We know that Alzheimer’s disease is caused by the clumping together of misfolded proteins in the brain, specifically two proteins called amyloid beta and tau. We know that new antibody treatments for Alzheimer’s disease target the surface of clumps of amyloid beta and remove the clumps from the brain. Unfortunately, these drugs have significant side effects such as brain swelling and bleeding and don’t stop the disease. How can we improve on these treatments?

We believe the drugs don’t work well because they are targeting the surface of the wrong shape of clumped protein. Many different proteins can form clumps of different sizes and shapes in the brain during dementia, but only some of these are responsible for the disease. We plan to identify all the potential disease-causing protein clumps as they exist in the brain, then use this information to suggest new targets for drug therapy.

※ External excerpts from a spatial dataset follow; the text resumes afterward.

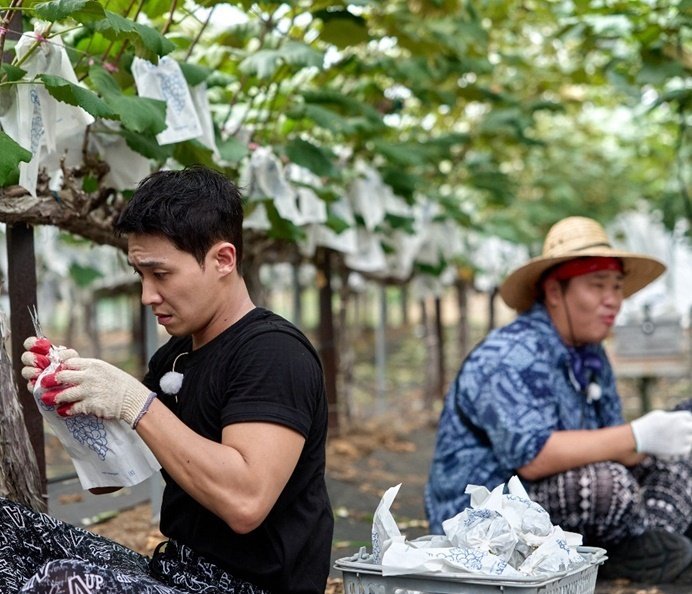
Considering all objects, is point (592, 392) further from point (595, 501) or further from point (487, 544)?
point (487, 544)

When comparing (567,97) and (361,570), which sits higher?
(567,97)

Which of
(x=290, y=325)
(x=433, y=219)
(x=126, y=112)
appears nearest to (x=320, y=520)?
(x=290, y=325)

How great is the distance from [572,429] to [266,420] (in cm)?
197

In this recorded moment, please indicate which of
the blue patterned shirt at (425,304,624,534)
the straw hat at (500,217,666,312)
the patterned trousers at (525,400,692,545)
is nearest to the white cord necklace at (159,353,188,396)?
the blue patterned shirt at (425,304,624,534)

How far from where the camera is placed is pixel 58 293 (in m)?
10.5

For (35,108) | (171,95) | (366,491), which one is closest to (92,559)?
(35,108)

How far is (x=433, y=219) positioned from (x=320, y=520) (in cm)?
530

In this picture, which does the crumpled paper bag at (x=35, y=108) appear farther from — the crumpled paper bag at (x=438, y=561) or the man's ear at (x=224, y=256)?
the crumpled paper bag at (x=438, y=561)

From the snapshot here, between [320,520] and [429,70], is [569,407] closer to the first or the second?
[320,520]

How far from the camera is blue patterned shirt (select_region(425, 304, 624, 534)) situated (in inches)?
139

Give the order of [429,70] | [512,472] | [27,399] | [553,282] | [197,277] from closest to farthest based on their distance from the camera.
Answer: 1. [197,277]
2. [27,399]
3. [512,472]
4. [553,282]
5. [429,70]

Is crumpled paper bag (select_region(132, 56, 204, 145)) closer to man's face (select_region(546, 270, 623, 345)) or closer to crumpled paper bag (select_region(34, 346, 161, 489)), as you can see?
crumpled paper bag (select_region(34, 346, 161, 489))

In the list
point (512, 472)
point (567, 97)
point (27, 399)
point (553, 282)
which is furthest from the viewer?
point (567, 97)

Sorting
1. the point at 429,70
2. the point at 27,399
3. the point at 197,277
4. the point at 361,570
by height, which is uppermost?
the point at 429,70
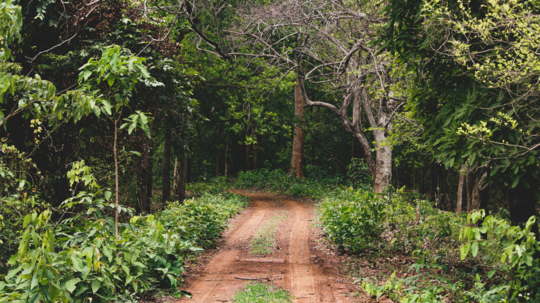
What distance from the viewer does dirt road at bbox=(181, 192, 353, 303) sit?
20.9ft

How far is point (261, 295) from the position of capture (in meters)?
6.09

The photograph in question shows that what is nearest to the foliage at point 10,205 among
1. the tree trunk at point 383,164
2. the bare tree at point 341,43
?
the bare tree at point 341,43

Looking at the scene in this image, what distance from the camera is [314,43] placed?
593 inches

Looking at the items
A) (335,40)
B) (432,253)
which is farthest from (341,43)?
(432,253)

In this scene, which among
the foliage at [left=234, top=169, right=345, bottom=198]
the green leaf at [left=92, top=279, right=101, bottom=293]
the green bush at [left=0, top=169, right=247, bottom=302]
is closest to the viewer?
the green bush at [left=0, top=169, right=247, bottom=302]

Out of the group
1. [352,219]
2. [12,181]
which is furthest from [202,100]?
[12,181]

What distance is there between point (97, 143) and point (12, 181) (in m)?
2.91

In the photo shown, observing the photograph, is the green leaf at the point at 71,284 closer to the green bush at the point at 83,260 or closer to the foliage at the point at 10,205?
the green bush at the point at 83,260

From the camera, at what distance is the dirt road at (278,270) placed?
6.38 meters

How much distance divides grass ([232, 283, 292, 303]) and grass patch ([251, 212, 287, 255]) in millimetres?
2723

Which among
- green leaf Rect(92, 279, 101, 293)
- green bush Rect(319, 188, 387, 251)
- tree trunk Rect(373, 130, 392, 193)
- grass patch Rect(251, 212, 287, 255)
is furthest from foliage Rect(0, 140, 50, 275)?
tree trunk Rect(373, 130, 392, 193)

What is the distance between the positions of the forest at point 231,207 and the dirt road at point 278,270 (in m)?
0.06

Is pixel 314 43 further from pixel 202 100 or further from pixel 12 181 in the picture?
pixel 12 181

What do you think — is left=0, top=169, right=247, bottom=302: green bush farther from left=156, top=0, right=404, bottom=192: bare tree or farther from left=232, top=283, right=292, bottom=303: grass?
left=156, top=0, right=404, bottom=192: bare tree
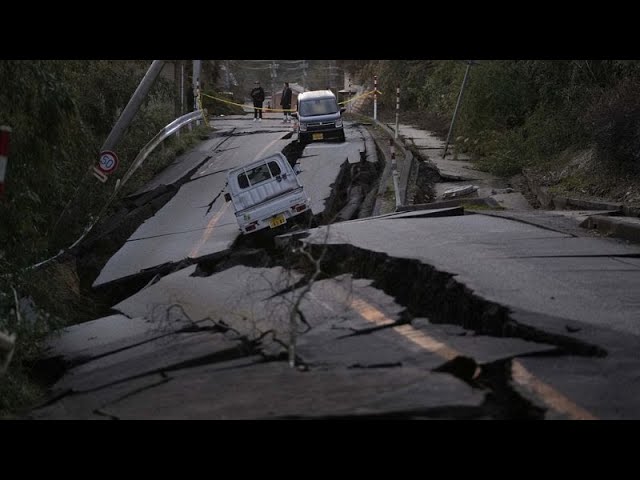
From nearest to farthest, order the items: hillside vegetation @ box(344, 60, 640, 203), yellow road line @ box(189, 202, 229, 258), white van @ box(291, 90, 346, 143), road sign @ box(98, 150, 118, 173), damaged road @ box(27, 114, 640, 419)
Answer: damaged road @ box(27, 114, 640, 419) < yellow road line @ box(189, 202, 229, 258) < hillside vegetation @ box(344, 60, 640, 203) < road sign @ box(98, 150, 118, 173) < white van @ box(291, 90, 346, 143)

Previous studies of protein clumps rely on first purifying them from brain. Unfortunately, this step can change their shape and surface. We will avoid this by applying a paint-like coating to the clumps before purification. This will mark all the surface parts of the proteins. Then we can purify and analyze all the clumps to determine what the starting clumps looked like, based on which surfaces are painted, like reassembling a jigsaw puzzle.

The goal is to identify the most relevant protein targets for therapy. We have drugs that can remove protein clumps from the brain successfully, but currently they have significant side effects and don’t stop the disease. By capturing the full range of clumps that are actually in the brain before purification, we may find more relevant protein targets for the creation of more effective therapy with fewer side effects.

For so long we have had no therapies to offer that can actually stop the disease. We are now in a new era of drugs that can get rid of the clumps of protein that we think cause the disease. This is generating tremendous hope that a cure is around the corner. We just need to define exactly which clumps of protein are the most relevant to target. This project aims to do just that.